* TRABAJO POR HACER:
1: Copia todo lo que va desde "Se supone que" hasta "de expedir pasaportes." en el fragmento sobre la identidad nacional, sustituyendo "pasaportes" por "visados".
2: Convierte en una tabla Markdown, con las columnas Núm y Línea, todo lo que va en las filas disponibles desde la línea que contiene "What distance away from the viewer" hasta la que contiene "5.23 metres", ambas incluidas. Omite las líneas en blanco.
== FRAGMENTO ORIGINAL
Se supone que los nacionalistas cuentan con medios certeros y suficientes para poder distinguir en cualquier presunto ciudadano su eventual pertenencia a la nación; los medios empleados en la tarea pueden ser complejos y quizá utópicos, pero deben existir, al menos en su dimensión teórica, si se quiere seguir marchando por ese camino. Si es verdad que existen -tal como estoy dispuesto a admitir-, de su aplicación tan sólo se deriva una alternativa posible: o se pertenece a una nación o no. De nada valen los voluntarismos y ningún extranjero, por fervoroso que se muestre, puede mudar su origen nacional. En trágica paradoja para los nacionalistas, tampoco lo perderán quienes gozan de él al tiempo de aborrecer el sentimiento del nacionalismo. Lo contrario sería tanto como confundir la nación con una oficina de expedir pasaportes.

¿En qué puede, entonces, descansar o lastrarse el mecanismo de identificación nacional? No puede reducirse al de etnia, ni aun echando mano al socorrido recurso del lenguaje, salvo que diésemos por bueno el planteamiento radicalizado. Y llevamos ya ocho años viendo a qué conducen los esfuerzos de buena voluntad. Si catalán, gallego, vasco, o lo que fuere, es aquel que vive y trabaja en Cataluña, Galicia, el País Vasco, o donde fuere, siempre cabrá preguntar si es ésa una definición válida en todos los casos, y en cualquier caso y, de ser así, qué hacemos, por ejemplo, con las fuerzas de orden público. El que de esta manera se liquida el nacionalismo lo han entendido muy bien los vecinos que se indignan ante la presencia de la bandera constitucional en los ayuntamientos en fiestas. Y los terroristas.
====
== FILAS DISPONIBLES
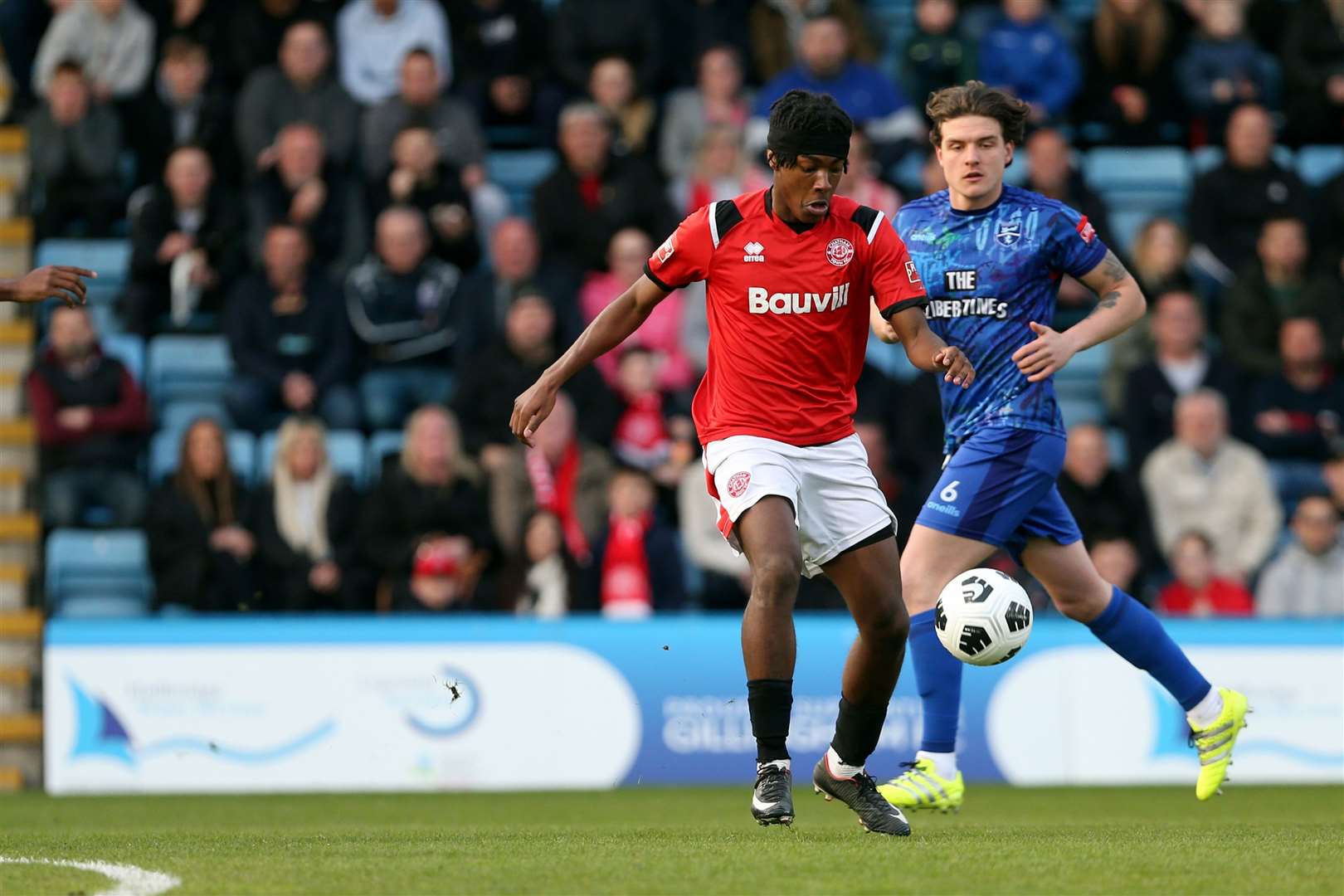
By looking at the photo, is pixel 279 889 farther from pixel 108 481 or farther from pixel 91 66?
pixel 91 66

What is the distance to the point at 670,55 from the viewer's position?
1611cm

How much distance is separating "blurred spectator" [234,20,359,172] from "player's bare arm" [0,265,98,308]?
7.75 meters

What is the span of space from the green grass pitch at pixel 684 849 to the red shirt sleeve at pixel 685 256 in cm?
190

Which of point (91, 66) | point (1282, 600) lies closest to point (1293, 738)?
point (1282, 600)

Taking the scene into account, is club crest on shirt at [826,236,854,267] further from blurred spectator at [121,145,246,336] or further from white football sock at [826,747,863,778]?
blurred spectator at [121,145,246,336]

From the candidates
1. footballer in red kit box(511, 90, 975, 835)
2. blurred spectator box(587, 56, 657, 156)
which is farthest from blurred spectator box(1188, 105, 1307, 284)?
footballer in red kit box(511, 90, 975, 835)

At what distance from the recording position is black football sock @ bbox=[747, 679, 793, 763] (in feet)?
22.3

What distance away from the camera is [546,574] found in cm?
1245

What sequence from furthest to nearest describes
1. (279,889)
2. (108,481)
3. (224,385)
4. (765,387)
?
(224,385), (108,481), (765,387), (279,889)

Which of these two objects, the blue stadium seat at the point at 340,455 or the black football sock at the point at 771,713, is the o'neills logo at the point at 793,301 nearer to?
the black football sock at the point at 771,713

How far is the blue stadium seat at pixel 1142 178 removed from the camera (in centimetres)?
1567

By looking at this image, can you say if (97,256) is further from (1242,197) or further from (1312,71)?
(1312,71)

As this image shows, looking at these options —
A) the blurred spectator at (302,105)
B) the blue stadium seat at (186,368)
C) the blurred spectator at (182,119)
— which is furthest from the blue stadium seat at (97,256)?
the blurred spectator at (302,105)

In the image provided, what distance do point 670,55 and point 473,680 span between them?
6.37 metres
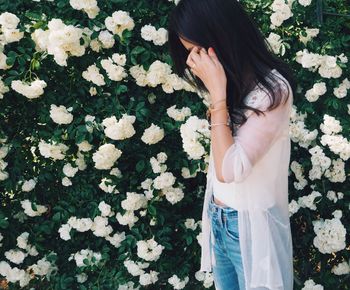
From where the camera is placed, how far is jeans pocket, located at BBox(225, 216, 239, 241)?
1694 mm

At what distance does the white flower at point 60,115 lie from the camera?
2539mm

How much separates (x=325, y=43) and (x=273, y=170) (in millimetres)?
1325

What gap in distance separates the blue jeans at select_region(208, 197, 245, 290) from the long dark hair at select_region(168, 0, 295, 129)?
0.34 metres

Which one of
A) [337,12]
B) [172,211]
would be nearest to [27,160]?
[172,211]

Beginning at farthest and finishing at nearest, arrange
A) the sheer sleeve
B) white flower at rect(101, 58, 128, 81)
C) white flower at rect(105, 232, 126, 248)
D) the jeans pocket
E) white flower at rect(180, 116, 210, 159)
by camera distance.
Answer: white flower at rect(105, 232, 126, 248) → white flower at rect(101, 58, 128, 81) → white flower at rect(180, 116, 210, 159) → the jeans pocket → the sheer sleeve

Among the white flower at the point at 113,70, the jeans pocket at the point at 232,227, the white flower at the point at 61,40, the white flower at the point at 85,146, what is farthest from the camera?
the white flower at the point at 85,146

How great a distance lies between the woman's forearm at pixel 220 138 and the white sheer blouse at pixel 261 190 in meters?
0.02

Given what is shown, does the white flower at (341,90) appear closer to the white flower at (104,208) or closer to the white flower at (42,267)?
the white flower at (104,208)

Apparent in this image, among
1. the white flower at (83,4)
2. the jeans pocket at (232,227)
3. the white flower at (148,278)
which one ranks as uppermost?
the white flower at (83,4)

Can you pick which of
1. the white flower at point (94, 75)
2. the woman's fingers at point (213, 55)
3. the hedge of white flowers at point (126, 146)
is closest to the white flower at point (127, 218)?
the hedge of white flowers at point (126, 146)

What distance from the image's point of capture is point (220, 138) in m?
1.51

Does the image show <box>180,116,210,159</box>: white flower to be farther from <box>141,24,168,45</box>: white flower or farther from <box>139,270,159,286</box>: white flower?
<box>139,270,159,286</box>: white flower

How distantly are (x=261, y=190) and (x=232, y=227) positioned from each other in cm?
18

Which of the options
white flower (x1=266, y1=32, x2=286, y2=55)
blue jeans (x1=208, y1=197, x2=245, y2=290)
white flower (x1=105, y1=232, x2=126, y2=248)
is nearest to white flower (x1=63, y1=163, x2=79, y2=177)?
white flower (x1=105, y1=232, x2=126, y2=248)
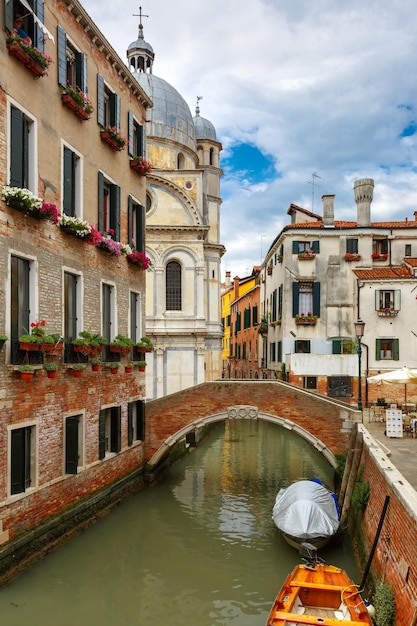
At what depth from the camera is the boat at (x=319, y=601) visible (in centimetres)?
827

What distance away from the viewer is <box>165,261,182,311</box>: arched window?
2923 centimetres

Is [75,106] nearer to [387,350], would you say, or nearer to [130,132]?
[130,132]


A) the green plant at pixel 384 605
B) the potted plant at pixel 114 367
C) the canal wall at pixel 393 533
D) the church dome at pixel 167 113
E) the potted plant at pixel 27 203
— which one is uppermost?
the church dome at pixel 167 113

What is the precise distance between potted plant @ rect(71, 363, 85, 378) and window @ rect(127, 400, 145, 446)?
402 cm

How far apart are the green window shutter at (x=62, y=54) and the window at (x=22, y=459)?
7096 mm

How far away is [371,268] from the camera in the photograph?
88.6 feet

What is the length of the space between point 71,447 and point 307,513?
5.23 metres

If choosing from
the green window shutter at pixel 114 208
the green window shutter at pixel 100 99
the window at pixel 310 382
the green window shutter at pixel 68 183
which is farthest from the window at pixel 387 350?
the green window shutter at pixel 68 183

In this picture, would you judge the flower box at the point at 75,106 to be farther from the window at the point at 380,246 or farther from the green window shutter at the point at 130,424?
the window at the point at 380,246

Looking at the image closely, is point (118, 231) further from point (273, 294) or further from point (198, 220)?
point (273, 294)

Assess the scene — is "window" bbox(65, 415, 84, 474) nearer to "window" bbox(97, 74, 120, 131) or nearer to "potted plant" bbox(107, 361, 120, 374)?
"potted plant" bbox(107, 361, 120, 374)

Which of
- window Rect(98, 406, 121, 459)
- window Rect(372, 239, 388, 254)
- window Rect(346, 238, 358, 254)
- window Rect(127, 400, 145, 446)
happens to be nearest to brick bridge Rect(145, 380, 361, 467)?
window Rect(127, 400, 145, 446)

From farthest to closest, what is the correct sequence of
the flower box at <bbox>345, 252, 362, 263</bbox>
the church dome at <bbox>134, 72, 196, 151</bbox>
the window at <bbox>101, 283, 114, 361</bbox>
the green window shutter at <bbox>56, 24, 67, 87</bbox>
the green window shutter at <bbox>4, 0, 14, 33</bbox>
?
the church dome at <bbox>134, 72, 196, 151</bbox> → the flower box at <bbox>345, 252, 362, 263</bbox> → the window at <bbox>101, 283, 114, 361</bbox> → the green window shutter at <bbox>56, 24, 67, 87</bbox> → the green window shutter at <bbox>4, 0, 14, 33</bbox>

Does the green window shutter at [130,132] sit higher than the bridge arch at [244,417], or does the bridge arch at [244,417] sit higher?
the green window shutter at [130,132]
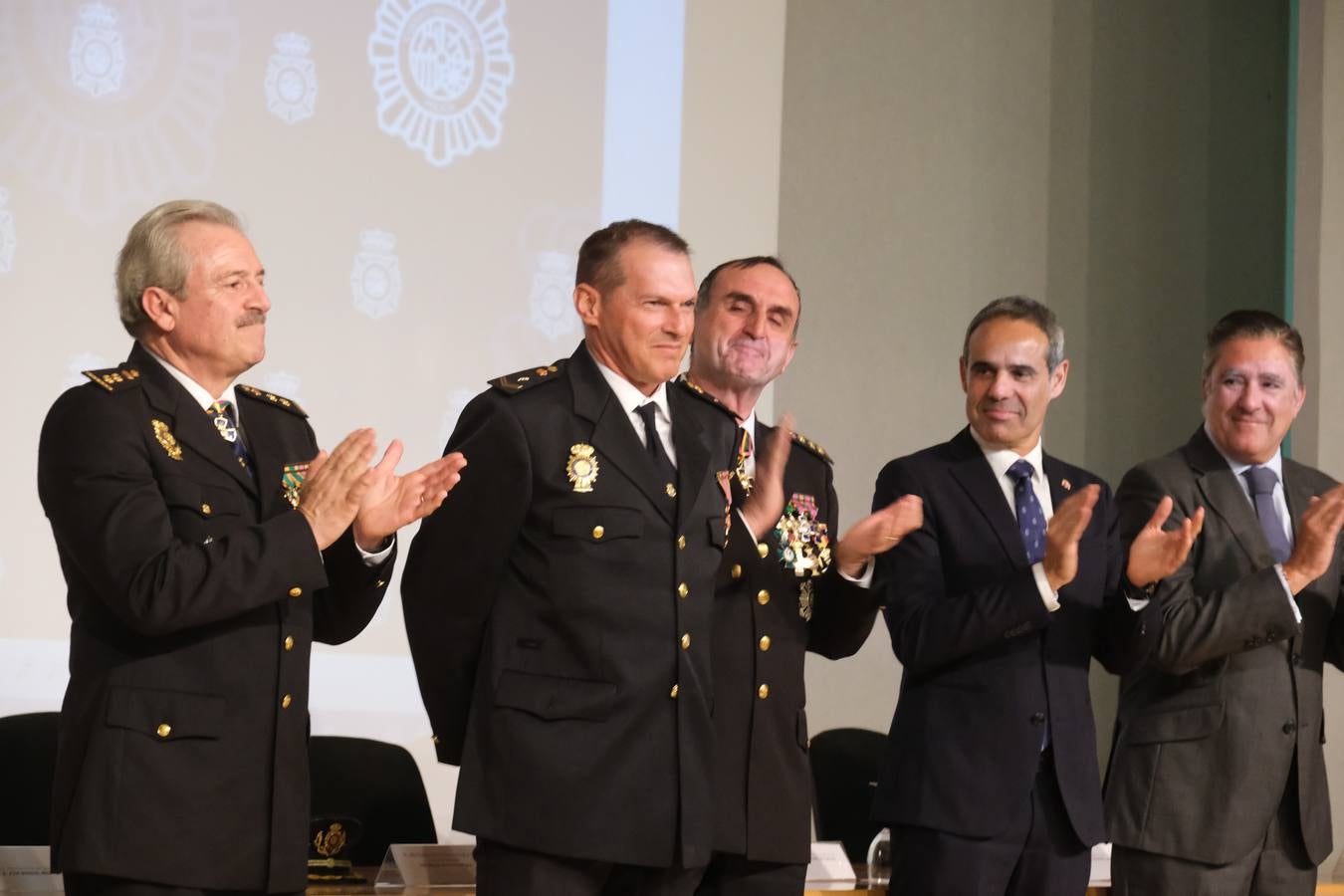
====
* RESPUESTAS:
1:
Se supone que los nacionalistas cuentan con medios certeros y suficientes para poder distinguir en cualquier presunto ciudadano su eventual pertenencia a la nación; los medios empleados en la tarea pueden ser complejos y quizá utópicos, pero deben existir, al menos en su dimensión teórica, si se quiere seguir marchando por ese camino. Si es verdad que existen -tal como estoy dispuesto a admitir-, de su aplicación tan sólo se deriva una alternativa posible: o se pertenece a una nación o no. De nada valen los voluntarismos y ningún extranjero, por fervoroso que se muestre, puede mudar su origen nacional. En trágica paradoja para los nacionalistas, tampoco lo perderán quienes gozan de él al tiempo de aborrecer el sentimiento del nacionalismo. Lo contrario sería tanto como confundir la nación con una oficina de expedir visados.

2:
| Núm | Línea |
|---|---|
| 1 | What distance away from the viewer is <box>165,261,182,311</box>: arched window? |
| 2 | 2923 centimetres |
| 3 | Is [75,106] nearer to [387,350], would you say, or nearer to [130,132]? |
| 4 | [130,132] |
| 5 | A) the green plant at pixel 384 605 |
| 6 | B) the potted plant at pixel 114 367 |
| 7 | C) the canal wall at pixel 393 533 |
| 8 | D) the church dome at pixel 167 113 |
| 9 | E) the potted plant at pixel 27 203 |
| 10 | — which one is uppermost? |
| 11 | the church dome at pixel 167 113 |
| 12 | What is the precise distance between potted plant @ rect(71, 363, 85, 378) and window @ rect(127, 400, 145, 446)? |
| 13 | 402 cm |
| 14 | How far apart are the green window shutter at (x=62, y=54) and the window at (x=22, y=459)? |
| 15 | 7096 mm |
| 16 | How far away is [371,268] from the camera in the photograph? |
| 17 | 88.6 feet |
| 18 | What is the length of the space between point 71,447 and point 307,513? |
| 19 | 5.23 metres |